Now they have succeeded. They have failed to give a great life to the economy. So at the end of 2010, you get QE2, as we called it, another extension. And then, a lot more controversial at the end of 2012, we already had a pretty big market rally, but we did have what we called infinite QE because it was undefined. There was no end date for this huge asset purchase program, which was gradually reduced and continued until 2015.

And you can see that the Fed was much, much, much more aggressive than the other central banks. The Bank of Japan invented QE in the 1990s. I did not really want to do it.

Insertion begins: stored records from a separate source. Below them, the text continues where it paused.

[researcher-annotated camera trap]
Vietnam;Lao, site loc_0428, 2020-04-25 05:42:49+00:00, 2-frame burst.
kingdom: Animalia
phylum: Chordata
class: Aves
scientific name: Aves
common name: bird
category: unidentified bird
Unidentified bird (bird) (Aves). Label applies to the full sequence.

But that changed once you had the arrival of Shinzo Abe as Prime Minister and his great idea of ​​Abenomics. This has led, as you can see, to this very aggressive expansion of the BoJ's balance sheets. And it was not just links. They were willing to buy stocks and ETFs. At this point, the Bank of Japan has managed to overtake the Fed as the most aggressive central bank.

Finally, the European Central Bank is the successor, the intellectual heir to the Bundesbank, who remains very concerned about the cultural memory of the hyperinflation of the Weimar Republic. So they are much more conservative at first, but as Europe sees its sovereign debt crisis take over, you see an expansion of the balance sheet.

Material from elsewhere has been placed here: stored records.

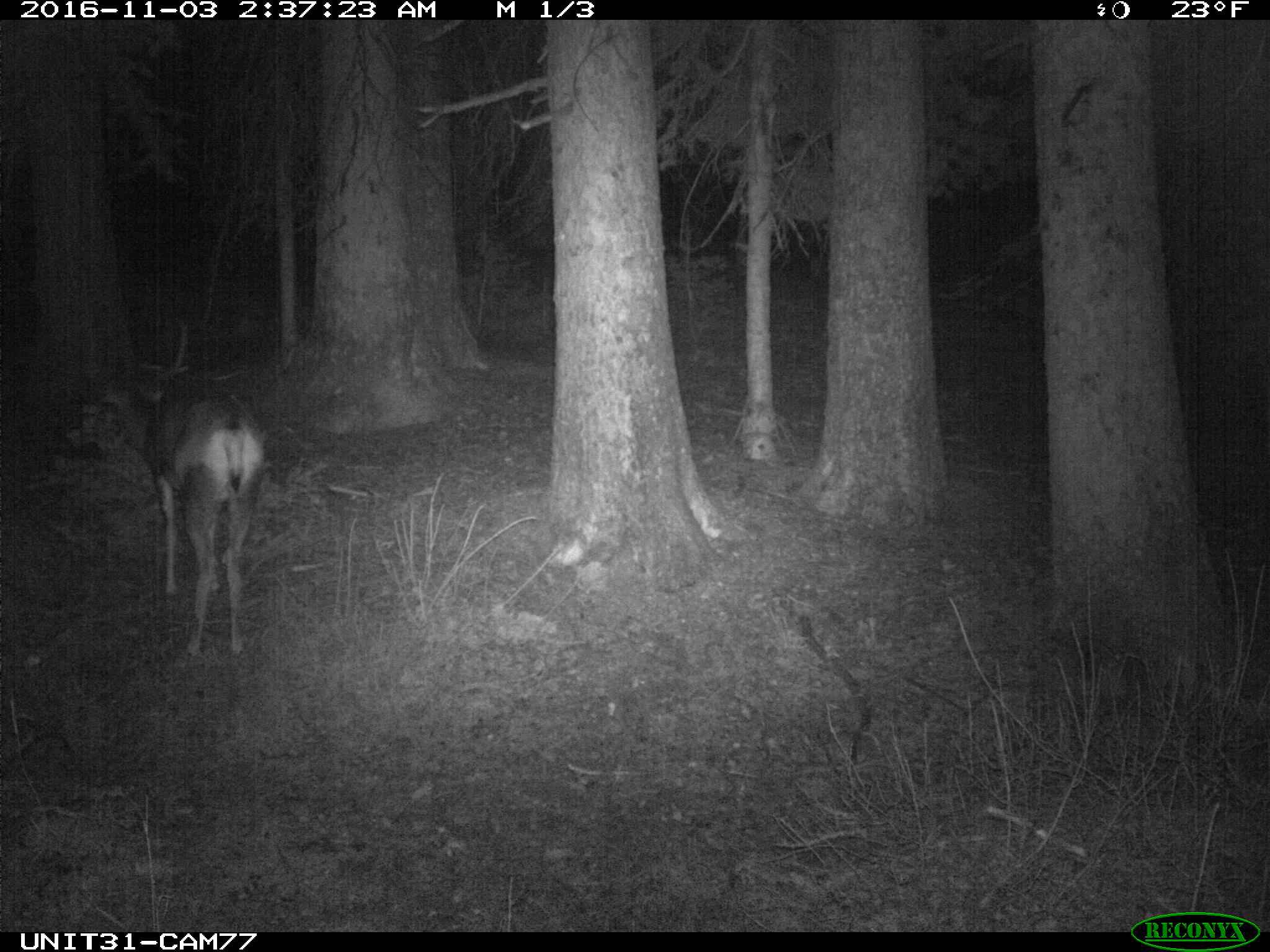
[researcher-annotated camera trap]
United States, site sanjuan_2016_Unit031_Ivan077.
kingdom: Animalia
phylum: Chordata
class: Mammalia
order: Artiodactyla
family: Cervidae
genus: Odocoileus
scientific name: Odocoileus hemionus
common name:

So, conservative as they are, you see that they are trying to reduce their balance sheet to tighten conditions. This turns out to be a mistake. You are falling into a deflationary fear, a very gloomy market and an economy of the euro zone. And so, in recent years, you have seen the ECB grow very aggressively.

Now we know the overall results, of course we have seen asset prices soar, especially in the United States. But you have not seen a lot of inflation. And you have not seen the kind of widespread economic growth that makes people much happier.

The big question for the next decade is what will happen once these lines start to fall again.